François Ozon remplit donc son rôle de surdoué dans un cinéma français qui ne sait qu’en faire. Ayant déçu, il ne pouvait que ravir. Ce fut chose faite avec « Sous le sable » reconnu par tous. Elégant filmeur d’actrice, il s’offrit ensuite un coffre à jouets idéal avec « 8 femmes », gros succès au box office. Les films suivants, c’était fatal, n’ont presque pas été vus et se sont fait descendre par la critique. Ozon semble s’en moquer, ayant constamment 2 coups d’avance.
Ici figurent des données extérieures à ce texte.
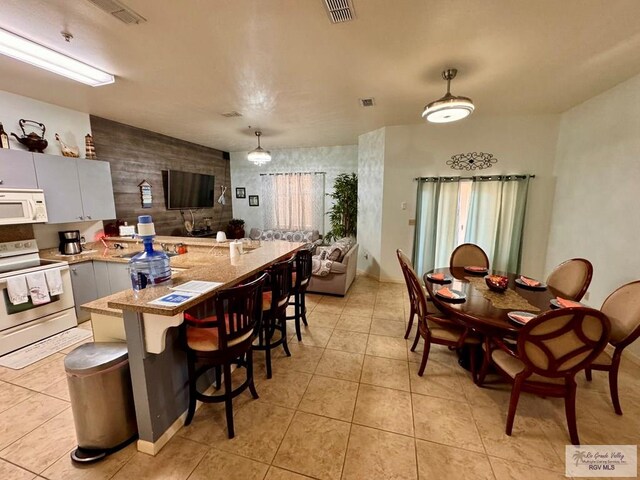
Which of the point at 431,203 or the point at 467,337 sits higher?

A ce jeu, il n’est pas toujours gagnant. L’homme se retrouve ainsi à enchaîner les avancées en terre inconnue avec les repli en territoire multi défrichés. A l’aventureux « Sous le sable » succède l’objet mode et vide « 8 femmes » puis l’exercice de style frigide « Swimming pool ». Paradoxalement, ce sont parfois les projets les plus intimes qui se révèlent les plus conservateurs formellement (« Le temps qu’il reste » et « Le refuge »).
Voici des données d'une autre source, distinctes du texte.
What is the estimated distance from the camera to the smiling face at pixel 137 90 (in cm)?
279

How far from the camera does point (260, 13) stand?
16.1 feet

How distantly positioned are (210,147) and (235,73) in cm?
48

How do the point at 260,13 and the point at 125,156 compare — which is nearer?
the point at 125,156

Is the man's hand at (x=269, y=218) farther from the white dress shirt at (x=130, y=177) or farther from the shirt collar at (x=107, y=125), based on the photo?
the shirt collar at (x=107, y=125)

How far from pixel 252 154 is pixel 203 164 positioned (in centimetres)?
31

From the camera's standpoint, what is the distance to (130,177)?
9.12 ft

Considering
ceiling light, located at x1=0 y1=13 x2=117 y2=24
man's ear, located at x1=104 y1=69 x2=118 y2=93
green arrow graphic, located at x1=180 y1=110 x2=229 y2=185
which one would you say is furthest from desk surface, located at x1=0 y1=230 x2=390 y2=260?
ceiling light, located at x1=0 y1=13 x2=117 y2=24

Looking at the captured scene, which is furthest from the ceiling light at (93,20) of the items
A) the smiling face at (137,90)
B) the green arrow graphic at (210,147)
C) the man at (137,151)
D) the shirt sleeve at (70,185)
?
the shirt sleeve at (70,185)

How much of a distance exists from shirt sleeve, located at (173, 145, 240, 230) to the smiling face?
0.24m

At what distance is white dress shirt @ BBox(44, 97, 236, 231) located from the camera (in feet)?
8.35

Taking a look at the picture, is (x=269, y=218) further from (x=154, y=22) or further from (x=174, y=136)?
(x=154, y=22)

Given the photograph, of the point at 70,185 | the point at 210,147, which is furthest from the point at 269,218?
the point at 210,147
Je n’ai aucune envie de dire du mal de François Ozon (le cinéma français compte trop peu de surdoués) mais je confirme que je le préfère lorsqu’il se met en danger.
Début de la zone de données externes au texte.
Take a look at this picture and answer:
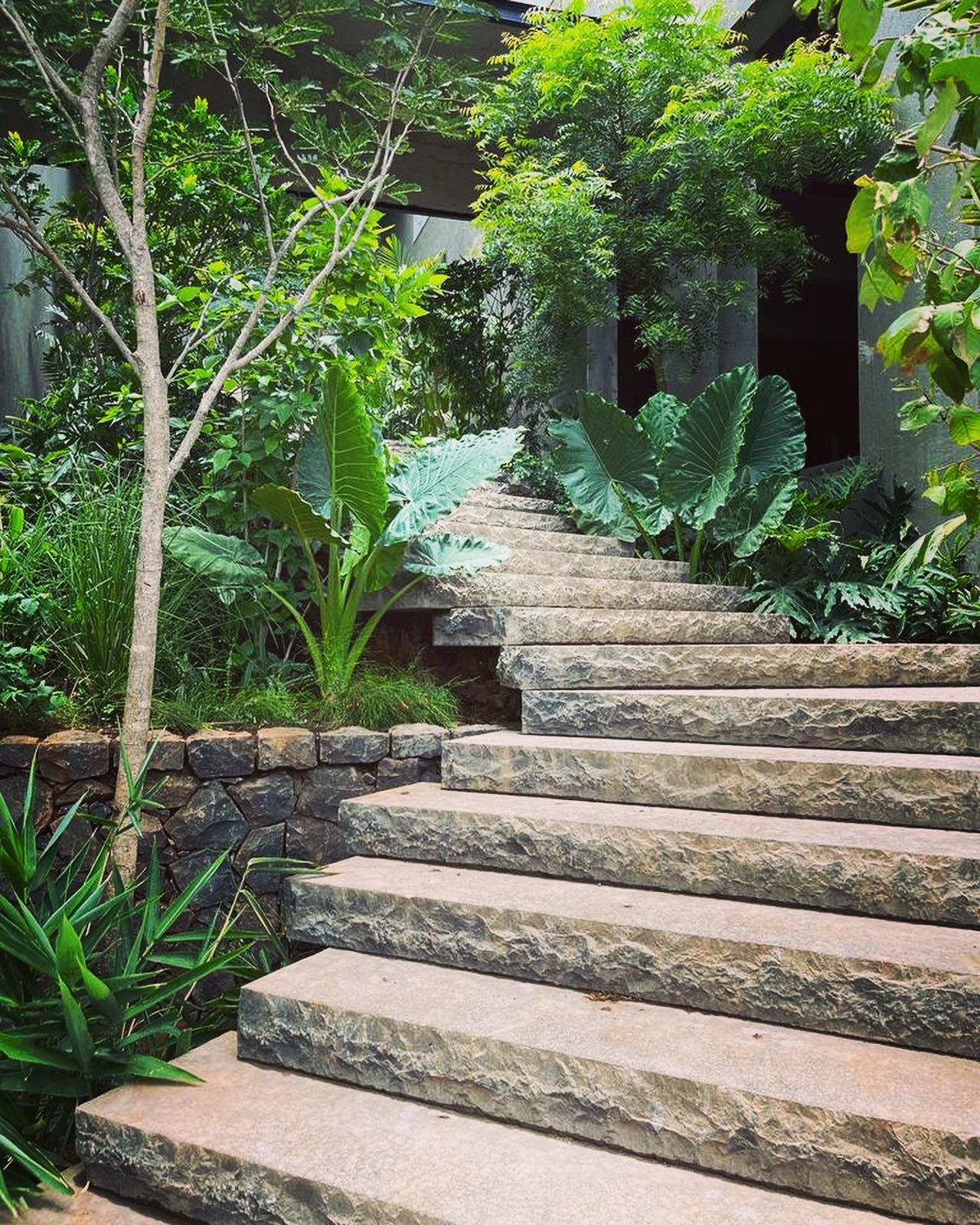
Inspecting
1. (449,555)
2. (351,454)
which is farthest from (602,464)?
(351,454)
Aujourd’hui, il tente le voyage au delà de la Manche, toujours rude pour les cinéastes français (qui traitent pourtant avec égard les comédiens d’Albion). Il se confronte surtout à un personnage too much, qui menace constamment d’engloutir le film. La pulpeuse Romola Garai incarne joyeusement une romancière de gare qui se voit en écrivaine de génie. Hystérique et fascinée par le kitsch, Angel se construit un monde à sa mesure, un Xanadu de pacotille que personne n’aura l’imprudence de percer à jour.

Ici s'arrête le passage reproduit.